Book by Alex Ross.
Farrar, Strauss and Giroux
"Nothing in the annals of musical scandal — from the first night of Stravinsky's ‘Rite of Spring' to the release of the Sex Pistols' Anarchy in the U.K. — rivals the ruckus that greeted [Arnold] Schoenberg early in his career."
From any other critic, that statement might sound like an exaggeration, but Alex Ross never pronounces anything in The Rest Is Noise: Listening to the Twentieth Century without a convincing case.
We all know the reaction to the Sex Pistols. Here is Ross's description of May 29, 1913, opening night of "Rite of Spring." "Howls of discontent went up from the boxes, where the wealthiest on-lookers sat. Immediately, the aesthetes in the balconies and the standing room howled back. There were overtones of class warfare in the proceedings. The combative composer Florent Schmitt was heard to yell either ‘Shut up, bitches of the seizième!' or ‘Down with the whores of the seizième!'—a provocation of the grandes dames of the sixteen arrondissement."

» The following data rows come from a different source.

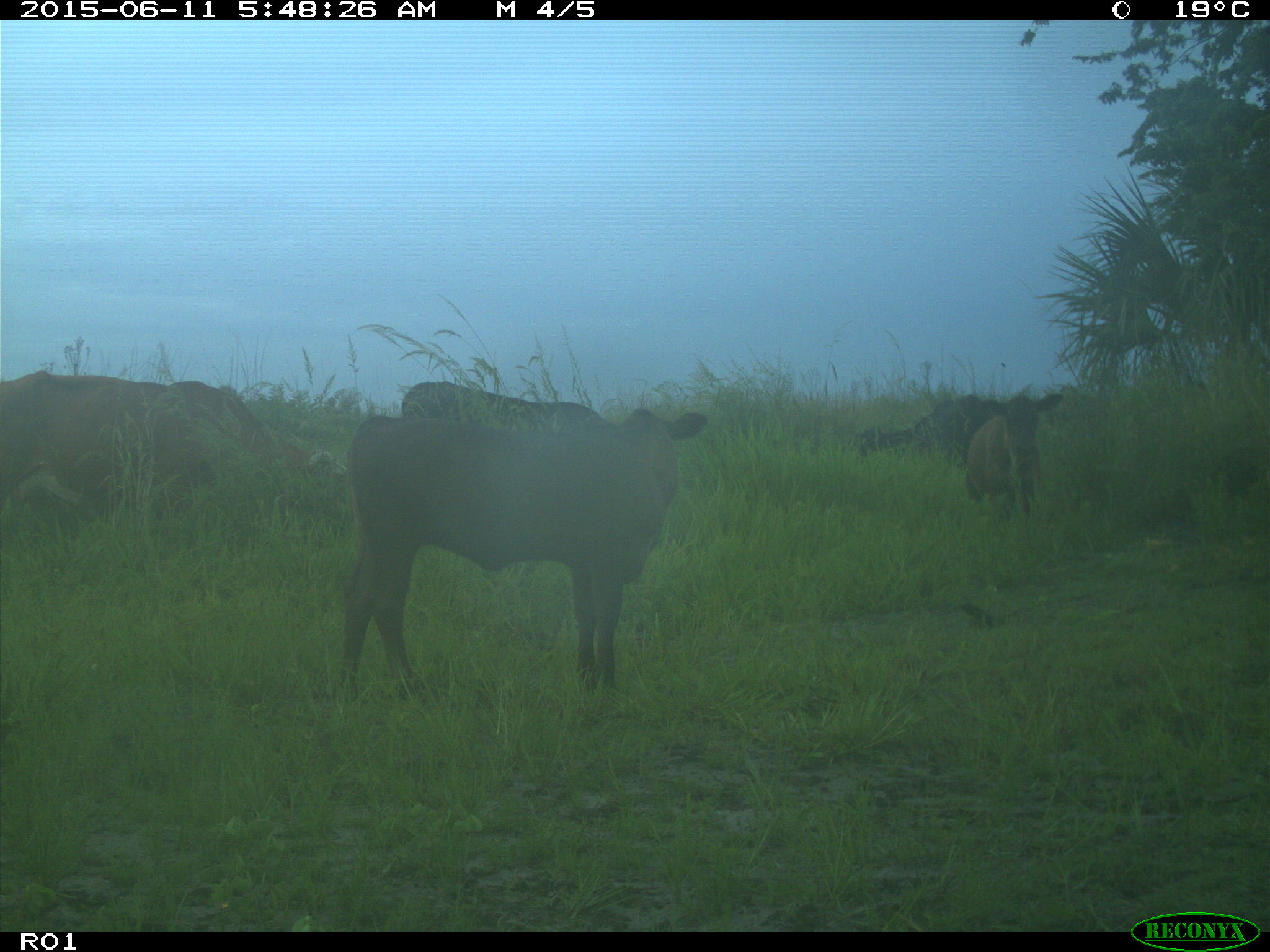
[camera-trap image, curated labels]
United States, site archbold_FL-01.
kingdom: Animalia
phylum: Chordata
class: Mammalia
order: Artiodactyla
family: Bovidae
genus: Bos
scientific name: Bos taurus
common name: domestic cow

But as Ross points out, "the bedlam on the avenue Montaigne was a typical Parisian affair, of a kind that took place once or twice a year." In fact Parisians took quite quickly to Stravinsky's atonal masterpiece. Where Schoenberg is different from Stravinsky — and yes, the Sex Pistols — is that people in the know, critics, composers, even Schoenberg's friends and mentors had a very difficult time accepting his provocative dissonance.
That would change. By mid-career, Schoenberg would be considered one of the most influential composers of the 20th century. Still, he was not above gestures of petulance that verged on the Johnny Rotten-esque. The first time Schoenberg received massive adulation from an audience, he took his sweet time walking out to the podium, then "bowed to the musicians but turned his back on the crowd."

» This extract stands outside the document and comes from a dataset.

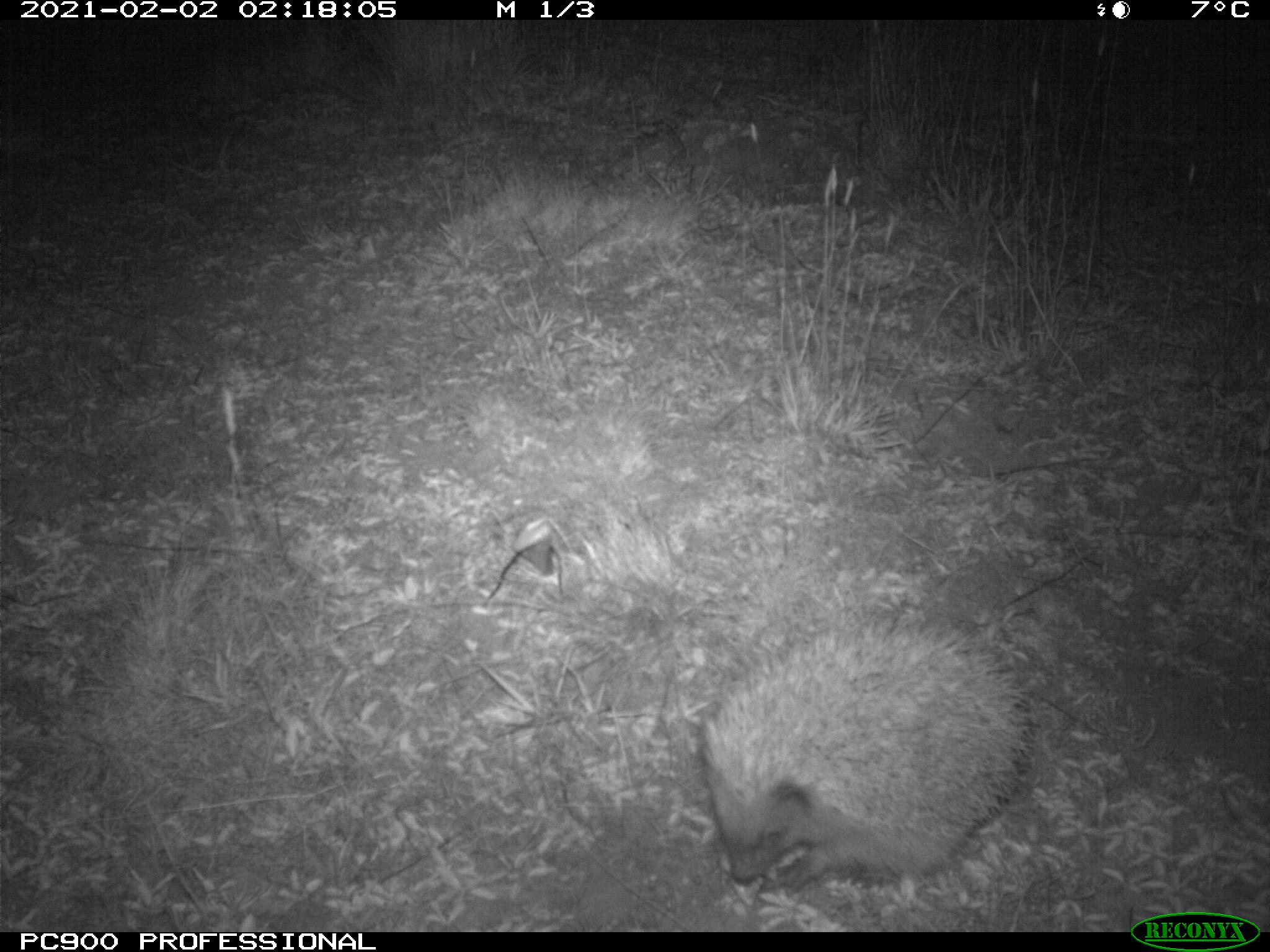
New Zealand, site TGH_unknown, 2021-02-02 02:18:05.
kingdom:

It's hard for us to imagine an era where people took classical music this seriously. But the attention composers received less than a century ago was not all that different from the A-list pop stars of today. The fall and rise of Schoenberg is just a tiny slice of a story in a book that seems to condense about 10 encyclopaedias of music into 500 riveting pages (not including close to 100 pages of notes, recommended recordings and indexes).
What will strike anyone who reads this is how early the major composers heard historical forces that were impossible to see. Consider this pronouncement by Antonin Dvorak after a visit to the U.S. in 1893: "I am now satisfied that the future music of this country must be founded upon what are called the negro melodies. This must be the real foundation of any serious and original school of composition to be developed in the United States."

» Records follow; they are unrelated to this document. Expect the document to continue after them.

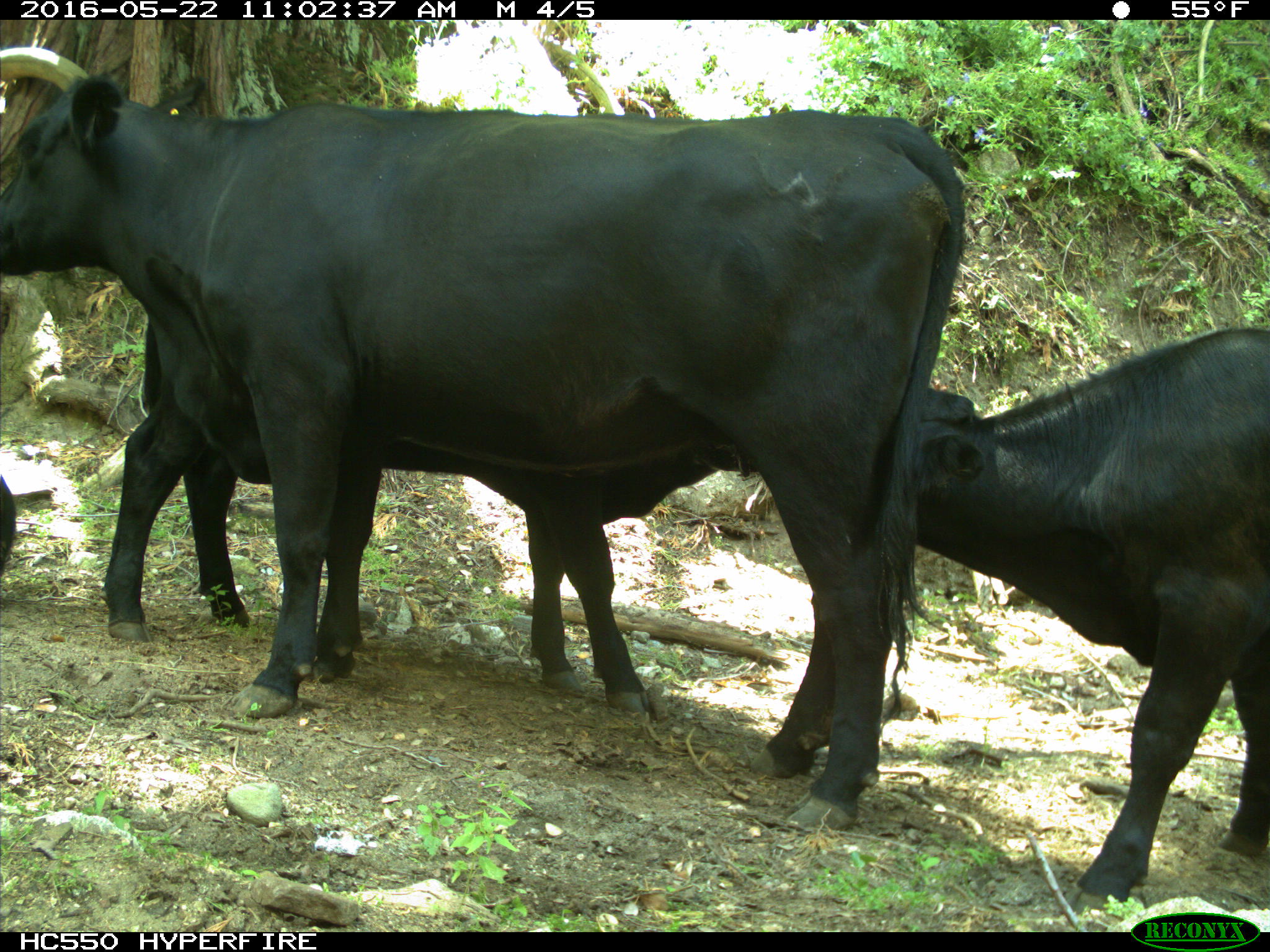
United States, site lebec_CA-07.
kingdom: Animalia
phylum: Chordata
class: Mammalia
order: Artiodactyla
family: Bovidae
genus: Bos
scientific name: Bos taurus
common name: domestic cow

Much of The Rest Is Noise is the story of how this happened. Alongside the story of Europe's most renowned composers is the story of black composers who where shut out of the musical establishment, others who rejected it and who eventually seized it and reshaped it. Ross travels from the golden age of Strauss, Mahler and Wagner, through the mid-century struggles of composers — American, European, black and white, classical, jazz and pretty much everything else. He takes this story all the way to the minimalism of John Cage and Public Enemy, and then loops back calling Welcome to the Terrordome the "Rite of Spring" of black America.
Early into The Rest Is Noise, I felt like I was reading a book I had been waiting for all my life. This is not a book concerned with making classical music easy, understandable or interesting (although it does all those things). This is a book that makes classical music relevant. It does exactly what it promises to do, translates the music of the last century into a fascinating, complex symphony of historical forces. It is quite simply a masterpiece about masterpieces.